Ghost Country

She fired anyway. Three shots, as fast as she could pull the trigger. She saw them hit the car’s roof, punching through but deflecting wildly as they did. Past the roof’s edges she saw the man still coming on, unhindered.

 

She also saw that she was out of time to try again.

 

She threw her body sideways in the same quarter second that his return fire cut open the darkness. The windows of the compact car imploded. Paige hit the ground, landing near Bethany again. She hit harder than she wanted to. She’d been forced to put speed before control when she threw herself out of the way, but that was going to cost her now.

 

Because she wasn’t going to get up in time. Wasn’t even going to roll herself over into a firing position in time. That would take her a good second and a half, and by then the man would be rounding the back end of the car.

 

She saw it all play out like a nightmare. Still not slowed down. Just clear. Agonizingly clear. She managed to turn her head, her eyes going all the way to their corners.

 

The gunman was already there. Clearing the car’s rear window and then its trunk. Shouldering the machine gun for the easy kill.

 

And then his head came apart.

 

It happened so suddenly that Paige almost missed the muzzle burst from the twelve-gauge, in the darkness behind the car’s bumper.

 

A second later Travis was on his feet, racking another shell into the shotgun’s chamber, raising it and sweeping it through an arc above the car. Looking for Finn.

 

But Finn was long gone. Paige could see it in Travis’s eyes.

 

She became aware of screaming voices—realized she’d been hearing them for seconds already, but hadn’t focused on them. They hadn’t been part of the simple picture.

 

She saw Travis turn his eyes to the side of the van, and she realized what the screaming was. The men in the fire. Still alive. Travis swung the Remington their way and emptied its remaining shells into them, its broad pattern allowing for five kills with four shots—two or three shots could’ve almost done the job.

 

The screaming stopped.

 

Travis slung the shotgun.
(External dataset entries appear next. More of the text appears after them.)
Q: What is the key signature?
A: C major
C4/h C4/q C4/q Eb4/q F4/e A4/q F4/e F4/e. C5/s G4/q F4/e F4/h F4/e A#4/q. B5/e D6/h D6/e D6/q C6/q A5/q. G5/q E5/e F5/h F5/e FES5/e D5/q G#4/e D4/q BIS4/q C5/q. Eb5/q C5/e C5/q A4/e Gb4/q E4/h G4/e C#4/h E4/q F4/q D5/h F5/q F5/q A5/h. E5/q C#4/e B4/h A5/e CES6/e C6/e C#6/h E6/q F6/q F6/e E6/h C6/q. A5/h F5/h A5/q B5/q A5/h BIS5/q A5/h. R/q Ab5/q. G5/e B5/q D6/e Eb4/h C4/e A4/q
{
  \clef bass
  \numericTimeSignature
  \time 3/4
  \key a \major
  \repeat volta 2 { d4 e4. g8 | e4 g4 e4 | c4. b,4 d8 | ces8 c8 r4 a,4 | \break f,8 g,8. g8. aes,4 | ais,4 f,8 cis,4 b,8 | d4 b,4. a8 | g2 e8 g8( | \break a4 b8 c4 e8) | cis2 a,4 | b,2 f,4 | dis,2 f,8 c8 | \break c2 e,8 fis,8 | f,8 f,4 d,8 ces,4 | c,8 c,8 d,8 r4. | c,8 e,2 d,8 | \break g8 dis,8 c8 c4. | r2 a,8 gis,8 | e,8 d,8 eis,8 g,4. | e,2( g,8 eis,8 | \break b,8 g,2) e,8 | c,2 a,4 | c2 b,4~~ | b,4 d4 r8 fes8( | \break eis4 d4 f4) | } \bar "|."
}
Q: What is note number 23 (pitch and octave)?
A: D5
He turned, held out his hands to Paige and Bethany, helped them up.

 

Paige stared around at the aftermath. The bodies in the flames. The bodies alongside the lowrider. The empty space where Finn and the other two had been.

 

She looked at the fire trail. No more than fifteen seconds had passed since Travis had lit it, but already it extended hundreds of yards. Paige could see its far end still racing toward its conclusion: the place where the three of them had first begun dumping fuel containers in a thick line between the cars.

 

Already the flames were spreading away from the original trail. The cars flanking it were becoming engulfed. They were well primed to burn. Engines and tanks and fuel lines caked with long-hardened gas and oil sludge. Interiors of parched foam and cloth.

 

And then there was the desert floor itself. A thick carpet of crumbled tire rubber, dried and seasoned by seven decades of sun. The blaze was expanding outward through it, mostly north from the fire line in the direction of the breeze, moving at maybe a fourth the speed a person could walk.

 

But that was deceptive, Paige knew. The fire was going to spread a lot faster than that, once it got going. She could already see the mechanism that would drive it. From the empty window frames of the compact car, burning scraps of upholstery were being channeled up into the night, riding high on thermals and wind, touching down again hundreds of feet to the north. A single glance along the line of burning vehicles showed her the same thing happening everywhere, as windows buckled in the intense heat.

 

Travis scanned the darkness to the north one last time, cupping his eyes against the glare of the flames.

 

No sign of Finn or his men.

 

The crumb-scattered ground around the compact car was beginning to ignite. It was time to get moving.

 

The three of them shared a look, and a few seconds later they were running south, with the growing fire to light their way.

 

 

 

 

 

Chapter Thirty-One

 

The plan had been meant to have a much simpler execution. Certainly the idea had been straightforward enough: create a long line of flame south of town and let the wind carry it north, hopefully with enough speed to disrupt Finn’s makeshift base of operations—especially the camera mast.

 

A very long fire trail had been necessary for two reasons. First, to maximize the chances of setting the entire city ablaze, and second, to give the three of them a broad curtain of heat behind which to hide, once Finn’s people came after them.